TASK PROMPT: Write out the data exactly as given, dropping every picture.

TASK DATA:
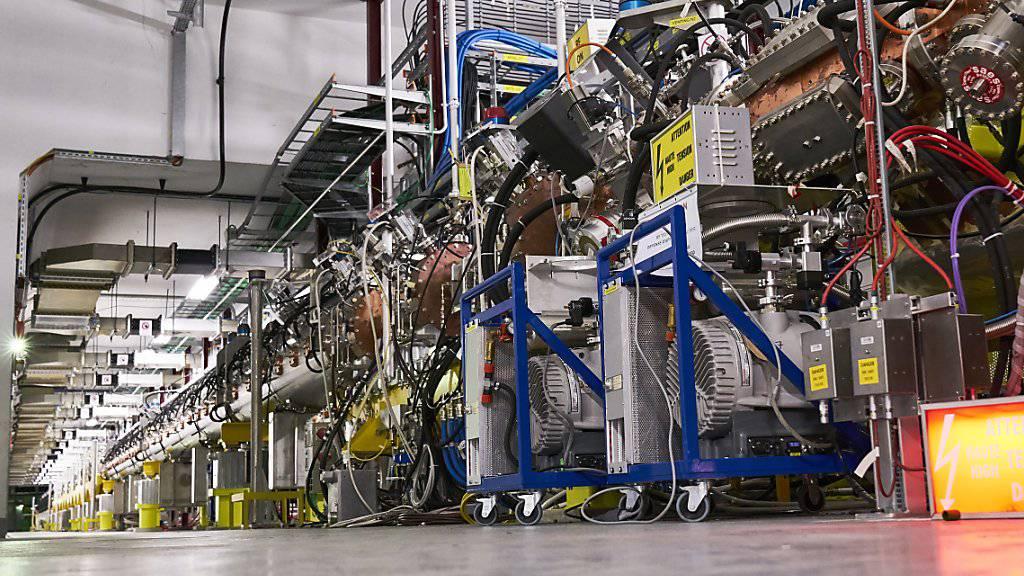 Um den Protonenstrahl für den LHC in Fahrt zu bringen, soll künftig der neue Lineare Beschleuniger Linac 4 den ersten Schritt übernehmen.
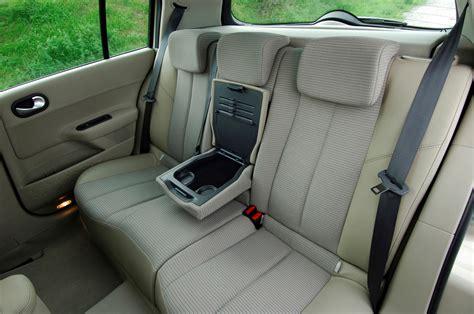 renault megane 2009 interior renault megane hatchback 2006 2009 photos parkers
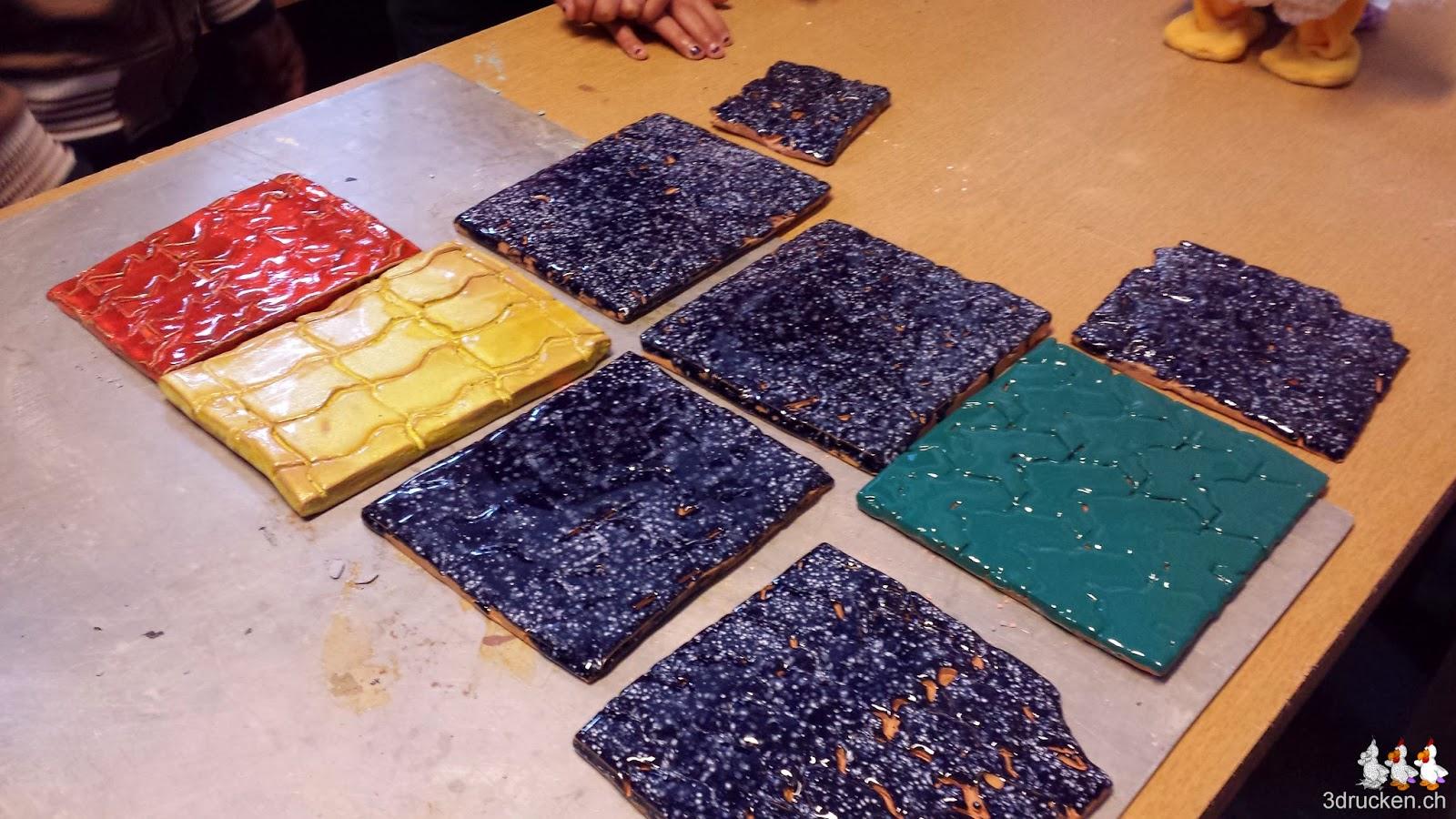 Foto von glasierten Tonplatten mit den Mustern der Parkettierformen auf einem Tisch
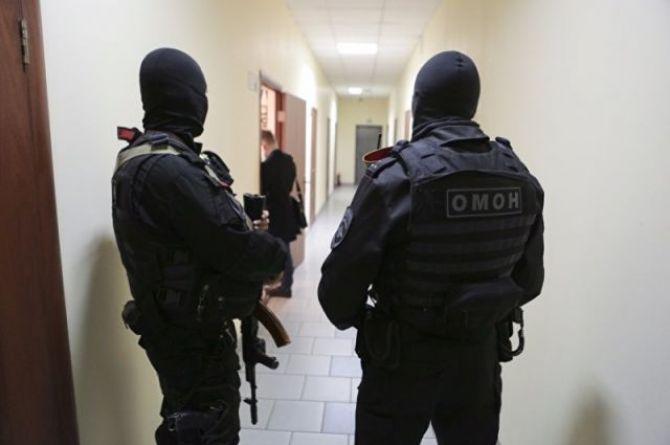 В Екатеринбурге ФСБ пришло с обыском к местным дорожникам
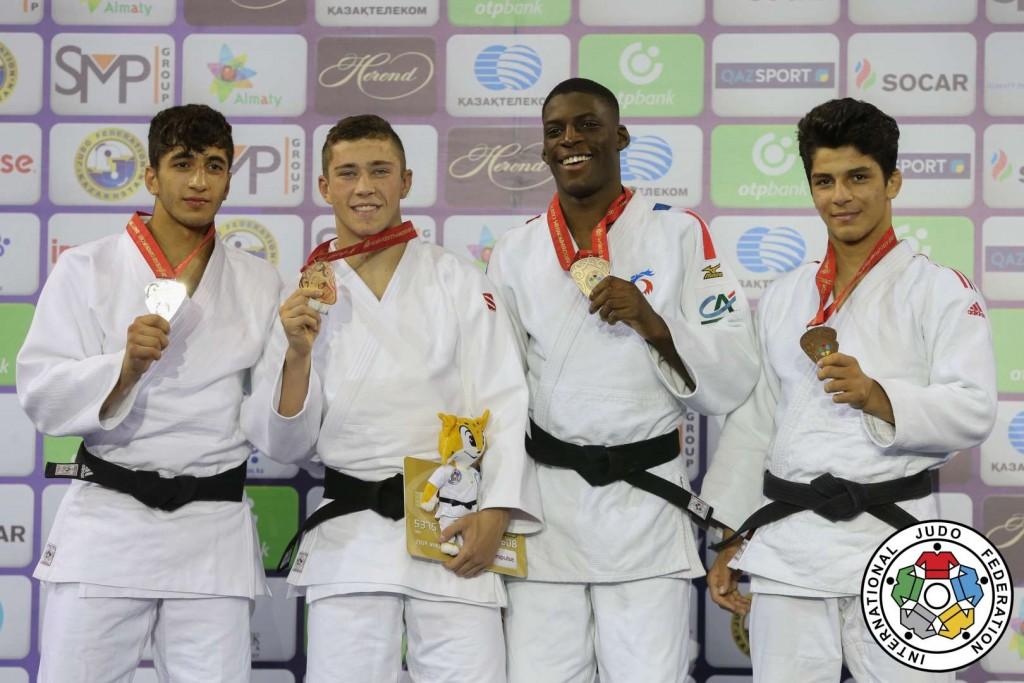 73kg級メダリスト。左から2位のムサ・シメスクと優勝のアダム・コペッキー。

ANSWER SECTION:
 Um den Protonenstrahl für den LHC in Fahrt zu bringen, soll künftig der neue Lineare Beschleuniger Linac 4 den ersten Schritt übernehmen.
 renault megane 2009 interior renault megane hatchback 2006 2009 photos parkers
 Foto von glasierten Tonplatten mit den Mustern der Parkettierformen auf einem Tisch
 В Екатеринбурге ФСБ пришло с обыском к местным дорожникам
 73kg級メダリスト。左から2位のムサ・シメスクと優勝のアダム・コペッキー。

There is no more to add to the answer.